* _Exercise goal_: Keep the pictures out, and restate the listing that follows exactly as written.

* _Source material_:
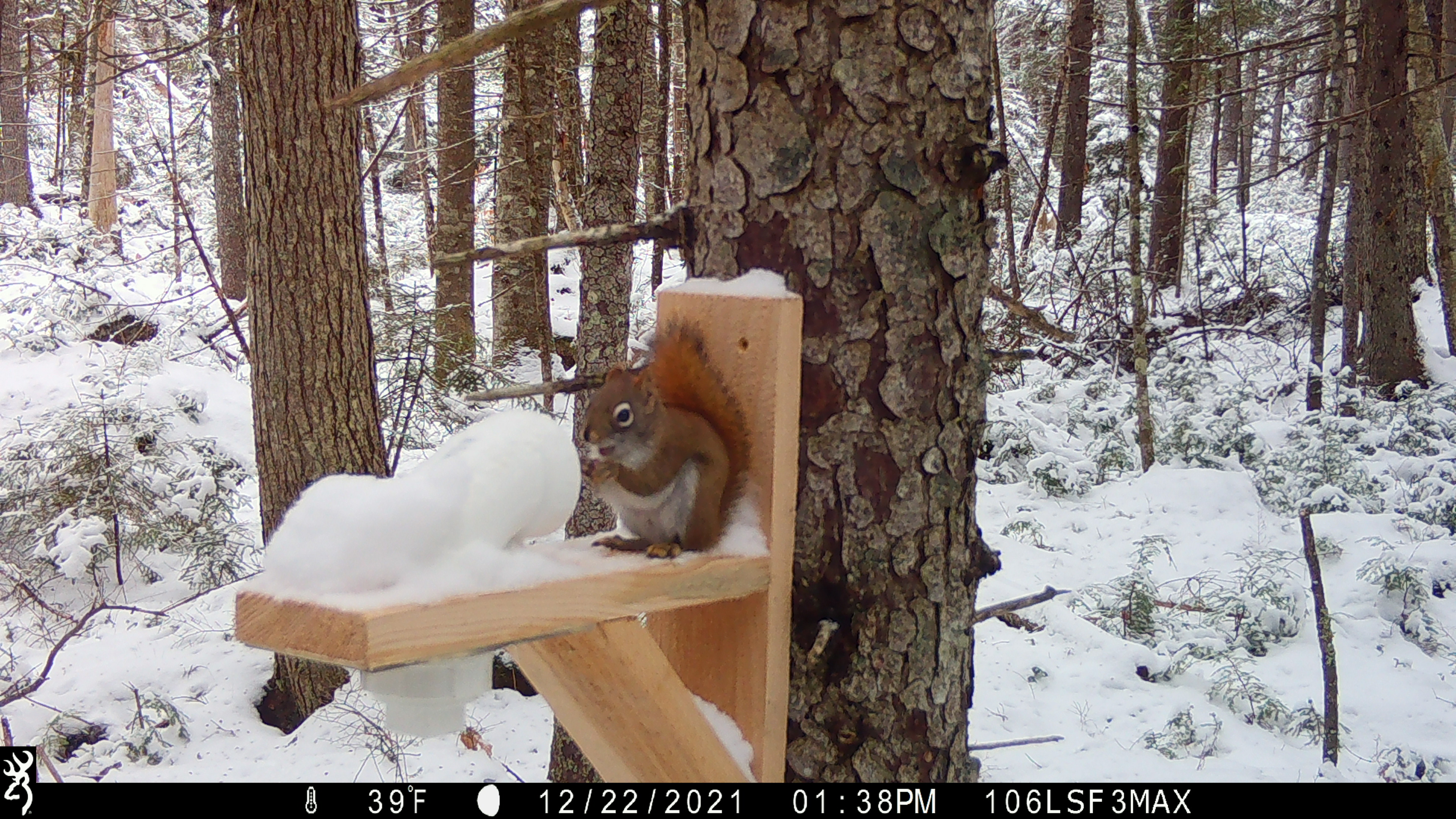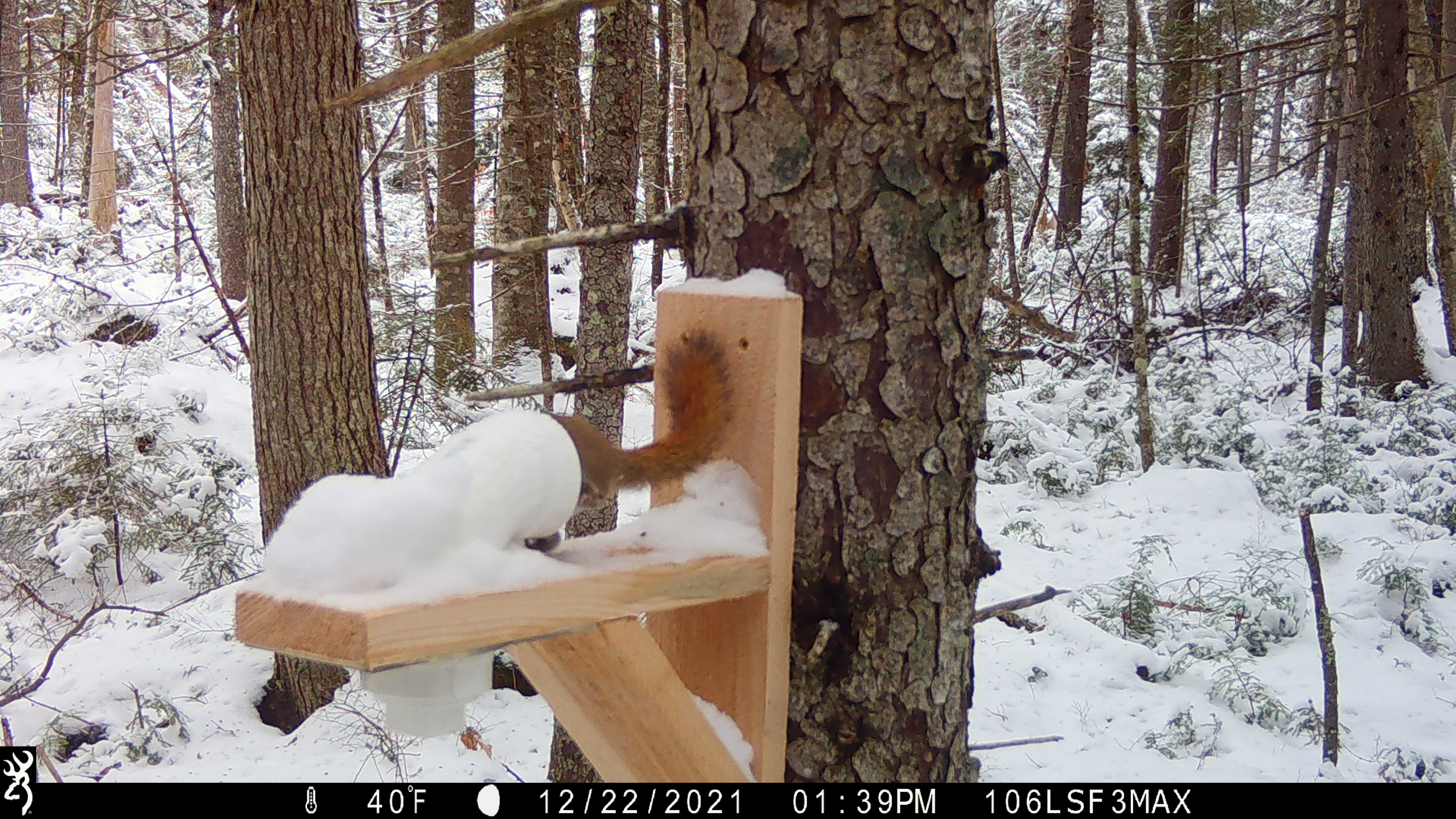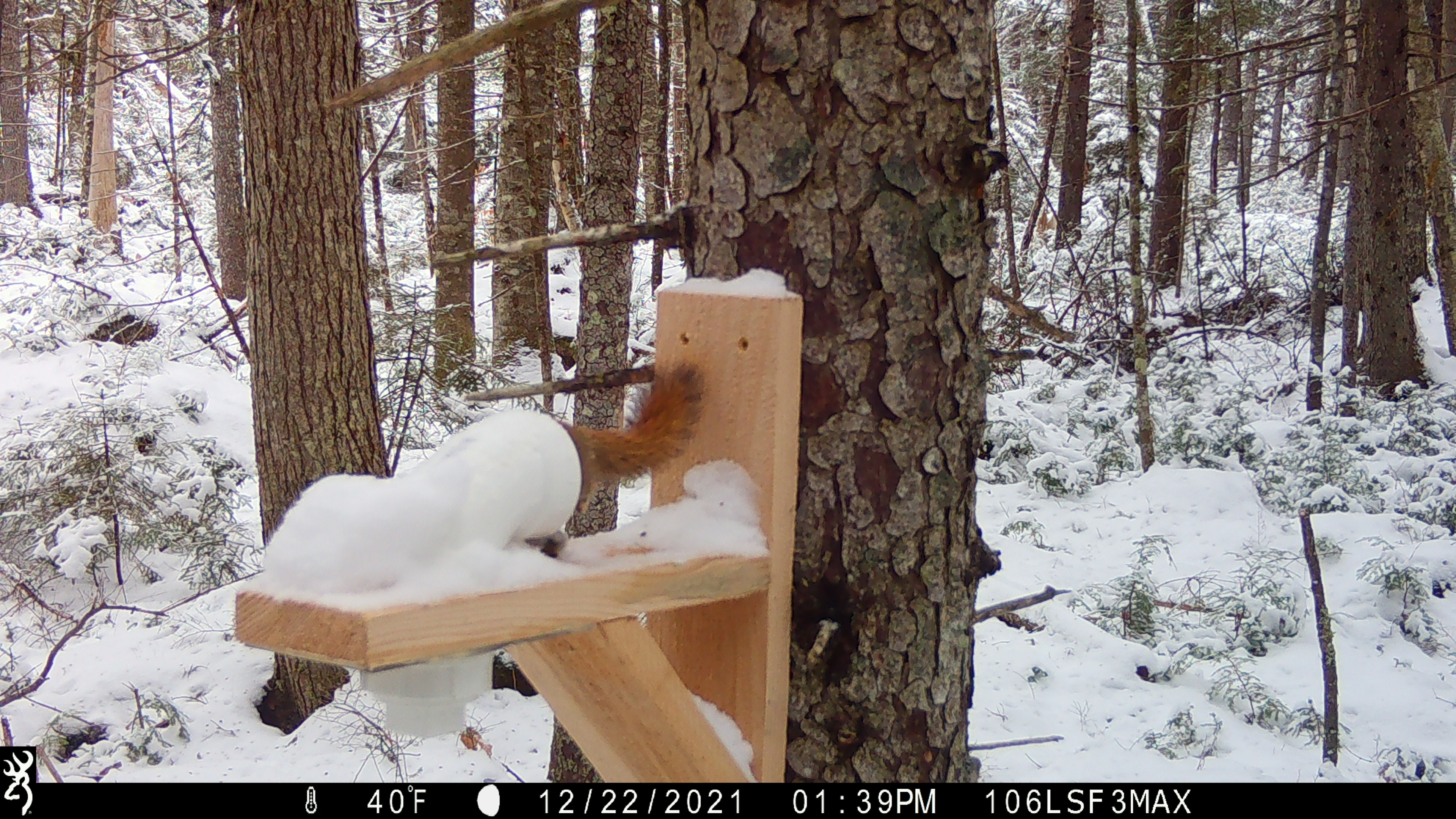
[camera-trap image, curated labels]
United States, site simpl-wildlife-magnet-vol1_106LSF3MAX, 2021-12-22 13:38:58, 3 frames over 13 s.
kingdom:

* _Exercise response_:
[camera-trap image, curated labels]
United States, site simpl-wildlife-magnet-vol1_106LSF3MAX, 2021-12-22 13:38:58, 3 frames over 13 s.
kingdom:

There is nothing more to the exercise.